▶ **Testo fornito**:
○ ○ ○ ○
Dale Carnegie, in uno dei sui libri, racconta di un episodio connesso alla vita pre-presidenziale di Abraham Lincoln.
Abraham Lincoln era un importante avvocato e doveva affrontare una controversia (caso “Hurd v. Rock Island Bridge Co.” 1857) relativa alla costruzione di un ponte che avrebbe parzialmente ostacolato il passaggio di battelli.
Secondo Carnegie, gli avvocati avversari a Lincoln avevano parlato per ore alla giuria, con discorsi aggressivi, lunghi e articolati.
Quando arrivò il turno di Lincoln, questi si alzò e, invece di controbattere con la stessa enfasi, disse di aver ascoltato con grande interesse l’eloquente arringa dei colleghi, ai quali rivolse anche i propri complimenti.
Si avvicinò poi alla giuria e disse che il caso era estremamente semplice: “Signori della giuria, tutto si riduce a questo: un uomo che viaggia da Est a Ovest non ha forse lo stesso diritto di chi viaggia da Nord a Sud?”
Finito.
Vinse.
Oggi, purtroppo, si sentono ancora frasi che credevo residui bellici degli anni ’80, degni dell’avvocato di Gordon Gekko (che, pur non comparendo nel film, è facile immaginare). Frasi del tipo: “Ho 5 avvocati!”. Ma che vuol dì? In 5 lavorano sulla tua causa??? Quantomeno direi che fanno casino!
“I mei legali hanno elaborato una consulenza di 20 pagine che dice che ho ragione!”. Complimenti: evidentemente la ragione non è poi così evidente. A Lincoln bastarono due righe.
Nel campo brevettuale, specie per influenza Britannica, questi approcci vengono talvolta esasperati. Vediamo attacchi in opposizione (in particolare dall’estero) di una prolissità eccessiva, spesso privi di reale sostanza ma comunque portati avanti secondo un principio tanto diffuso quanto discutibile: “Se faccio un attacco inutile al massimo me lo scartano, ma senza conseguenze negative”. Hai effetti collaterali sì! La giuria si è addormentata proprio quando devi fare l’attacco buono!
○ ○ ○ ○
▶ **Esercizi**:
**1)** Trascrivi dal testo su Lincoln il passo che va da "Secondo Carnegie, gli" fino a "che fanno casino!".
**2)** Nel testo su Lincoln, di che cosa si occupava la controversia affrontata da Lincoln?
**3)** Secondo il testo su Lincoln, perché un attacco inutile in opposizione non è davvero privo di conseguenze? Spiegalo in una o due frasi.
Il materiale riportato dopo è a sé e non fa parte del testo su Lincoln.
○ ○ ○ ○
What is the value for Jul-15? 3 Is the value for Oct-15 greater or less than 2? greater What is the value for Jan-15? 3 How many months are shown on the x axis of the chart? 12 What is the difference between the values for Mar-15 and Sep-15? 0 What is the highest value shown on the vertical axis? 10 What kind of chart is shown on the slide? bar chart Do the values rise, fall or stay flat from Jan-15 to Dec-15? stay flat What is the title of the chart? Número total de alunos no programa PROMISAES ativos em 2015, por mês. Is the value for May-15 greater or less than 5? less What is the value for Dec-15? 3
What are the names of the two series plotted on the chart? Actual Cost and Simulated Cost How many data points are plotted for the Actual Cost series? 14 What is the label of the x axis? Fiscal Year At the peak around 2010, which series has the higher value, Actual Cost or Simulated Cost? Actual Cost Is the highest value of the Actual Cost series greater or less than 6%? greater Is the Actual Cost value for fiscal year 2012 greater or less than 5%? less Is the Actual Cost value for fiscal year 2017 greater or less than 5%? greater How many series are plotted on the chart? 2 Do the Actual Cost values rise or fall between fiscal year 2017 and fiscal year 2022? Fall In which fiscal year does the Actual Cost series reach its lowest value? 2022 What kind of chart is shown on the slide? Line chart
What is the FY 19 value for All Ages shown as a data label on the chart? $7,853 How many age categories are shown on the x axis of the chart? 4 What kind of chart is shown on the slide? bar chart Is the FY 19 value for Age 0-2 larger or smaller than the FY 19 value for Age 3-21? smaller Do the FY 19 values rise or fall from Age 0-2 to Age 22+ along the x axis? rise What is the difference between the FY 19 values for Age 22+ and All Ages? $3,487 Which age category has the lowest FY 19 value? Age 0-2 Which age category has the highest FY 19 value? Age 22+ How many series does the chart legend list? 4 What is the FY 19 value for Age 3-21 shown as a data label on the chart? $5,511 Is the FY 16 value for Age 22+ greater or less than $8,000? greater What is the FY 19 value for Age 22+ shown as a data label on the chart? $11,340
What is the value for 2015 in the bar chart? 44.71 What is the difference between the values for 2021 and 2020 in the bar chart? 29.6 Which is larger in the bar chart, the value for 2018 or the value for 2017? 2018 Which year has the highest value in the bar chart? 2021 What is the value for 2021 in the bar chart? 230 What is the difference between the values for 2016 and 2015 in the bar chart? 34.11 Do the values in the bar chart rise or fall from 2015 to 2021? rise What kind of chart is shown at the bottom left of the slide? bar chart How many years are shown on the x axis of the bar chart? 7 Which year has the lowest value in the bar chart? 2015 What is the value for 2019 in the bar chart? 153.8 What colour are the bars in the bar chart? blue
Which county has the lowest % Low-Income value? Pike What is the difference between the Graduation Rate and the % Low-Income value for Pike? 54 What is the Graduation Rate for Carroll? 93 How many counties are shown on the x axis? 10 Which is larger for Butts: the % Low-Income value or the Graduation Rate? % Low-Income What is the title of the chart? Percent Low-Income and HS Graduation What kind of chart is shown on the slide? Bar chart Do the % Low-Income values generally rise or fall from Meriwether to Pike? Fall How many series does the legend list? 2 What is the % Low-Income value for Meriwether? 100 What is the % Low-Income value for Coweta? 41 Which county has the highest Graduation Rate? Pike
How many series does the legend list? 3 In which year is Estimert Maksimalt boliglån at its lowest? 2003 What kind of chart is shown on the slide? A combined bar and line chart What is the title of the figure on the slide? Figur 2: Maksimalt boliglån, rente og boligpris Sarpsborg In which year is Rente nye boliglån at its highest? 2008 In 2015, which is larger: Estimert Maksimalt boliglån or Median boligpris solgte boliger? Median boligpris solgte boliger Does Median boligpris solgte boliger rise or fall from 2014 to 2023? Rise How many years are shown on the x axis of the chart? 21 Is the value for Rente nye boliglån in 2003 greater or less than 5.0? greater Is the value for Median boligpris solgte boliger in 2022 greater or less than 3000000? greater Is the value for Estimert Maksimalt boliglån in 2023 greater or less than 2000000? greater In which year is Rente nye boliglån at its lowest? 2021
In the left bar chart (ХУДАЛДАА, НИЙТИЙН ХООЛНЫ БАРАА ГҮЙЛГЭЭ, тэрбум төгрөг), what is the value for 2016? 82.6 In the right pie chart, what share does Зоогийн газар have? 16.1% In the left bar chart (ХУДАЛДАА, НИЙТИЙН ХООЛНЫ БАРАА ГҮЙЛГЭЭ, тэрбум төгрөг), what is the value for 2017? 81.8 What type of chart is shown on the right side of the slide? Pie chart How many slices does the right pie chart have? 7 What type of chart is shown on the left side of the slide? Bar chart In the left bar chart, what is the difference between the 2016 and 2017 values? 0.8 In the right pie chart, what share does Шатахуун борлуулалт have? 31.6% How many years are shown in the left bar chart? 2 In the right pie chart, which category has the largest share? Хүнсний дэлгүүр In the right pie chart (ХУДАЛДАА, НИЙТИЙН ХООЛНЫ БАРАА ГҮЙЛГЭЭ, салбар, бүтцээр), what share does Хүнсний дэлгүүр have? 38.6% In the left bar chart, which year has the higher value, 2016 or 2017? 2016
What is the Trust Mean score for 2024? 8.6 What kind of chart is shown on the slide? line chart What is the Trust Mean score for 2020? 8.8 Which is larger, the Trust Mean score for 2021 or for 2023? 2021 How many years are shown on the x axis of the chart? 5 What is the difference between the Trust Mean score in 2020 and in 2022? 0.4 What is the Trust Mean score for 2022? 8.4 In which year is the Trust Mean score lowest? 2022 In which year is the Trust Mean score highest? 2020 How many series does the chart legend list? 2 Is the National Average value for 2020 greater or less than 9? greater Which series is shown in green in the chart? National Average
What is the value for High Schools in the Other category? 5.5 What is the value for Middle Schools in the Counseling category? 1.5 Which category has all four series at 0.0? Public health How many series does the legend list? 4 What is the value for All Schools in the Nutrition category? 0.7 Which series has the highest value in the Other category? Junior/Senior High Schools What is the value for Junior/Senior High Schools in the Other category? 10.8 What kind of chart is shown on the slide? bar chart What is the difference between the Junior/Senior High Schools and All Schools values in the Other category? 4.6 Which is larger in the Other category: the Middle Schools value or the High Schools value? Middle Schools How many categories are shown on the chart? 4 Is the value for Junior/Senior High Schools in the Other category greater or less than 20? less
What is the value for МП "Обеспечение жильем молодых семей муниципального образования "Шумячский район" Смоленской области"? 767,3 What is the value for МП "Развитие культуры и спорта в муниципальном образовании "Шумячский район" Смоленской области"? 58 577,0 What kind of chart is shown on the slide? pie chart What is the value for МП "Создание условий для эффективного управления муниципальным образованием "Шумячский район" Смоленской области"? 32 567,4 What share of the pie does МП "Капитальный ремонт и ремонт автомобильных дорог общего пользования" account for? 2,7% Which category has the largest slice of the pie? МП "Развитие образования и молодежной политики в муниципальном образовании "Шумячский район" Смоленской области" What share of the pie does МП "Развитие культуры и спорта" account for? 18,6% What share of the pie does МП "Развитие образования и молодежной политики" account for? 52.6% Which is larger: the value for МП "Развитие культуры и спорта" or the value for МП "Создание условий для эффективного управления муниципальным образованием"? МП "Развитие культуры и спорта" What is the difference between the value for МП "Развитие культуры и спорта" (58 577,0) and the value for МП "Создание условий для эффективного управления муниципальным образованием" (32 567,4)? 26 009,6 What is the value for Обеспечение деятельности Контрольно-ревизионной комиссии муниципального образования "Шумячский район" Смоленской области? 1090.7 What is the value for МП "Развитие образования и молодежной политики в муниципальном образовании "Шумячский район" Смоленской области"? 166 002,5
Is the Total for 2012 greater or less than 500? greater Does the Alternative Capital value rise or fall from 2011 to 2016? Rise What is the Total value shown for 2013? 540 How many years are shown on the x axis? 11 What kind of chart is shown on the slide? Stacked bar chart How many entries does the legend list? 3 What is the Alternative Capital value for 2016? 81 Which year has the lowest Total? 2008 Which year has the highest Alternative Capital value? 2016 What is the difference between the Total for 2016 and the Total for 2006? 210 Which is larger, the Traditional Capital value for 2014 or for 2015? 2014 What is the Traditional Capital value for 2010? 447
○ ○ ○ ○
▶ **Risultati in ordine**:
**1)**
Secondo Carnegie, gli avvocati avversari a Lincoln avevano parlato per ore alla giuria, con discorsi aggressivi, lunghi e articolati.
Quando arrivò il turno di Lincoln, questi si alzò e, invece di controbattere con la stessa enfasi, disse di aver ascoltato con grande interesse l’eloquente arringa dei colleghi, ai quali rivolse anche i propri complimenti.
Si avvicinò poi alla giuria e disse che il caso era estremamente semplice: “Signori della giuria, tutto si riduce a questo: un uomo che viaggia da Est a Ovest non ha forse lo stesso diritto di chi viaggia da Nord a Sud?”
Finito.
Vinse.
Oggi, purtroppo, si sentono ancora frasi che credevo residui bellici degli anni ’80, degni dell’avvocato di Gordon Gekko (che, pur non comparendo nel film, è facile immaginare). Frasi del tipo: “Ho 5 avvocati!”. Ma che vuol dì? In 5 lavorano sulla tua causa??? Quantomeno direi che fanno casino!

**2)** Della costruzione di un ponte che avrebbe parzialmente ostacolato il passaggio di battelli.

**3)** Perché ha effetti collaterali: la giuria si è addormentata proprio quando devi fare l'attacco buono.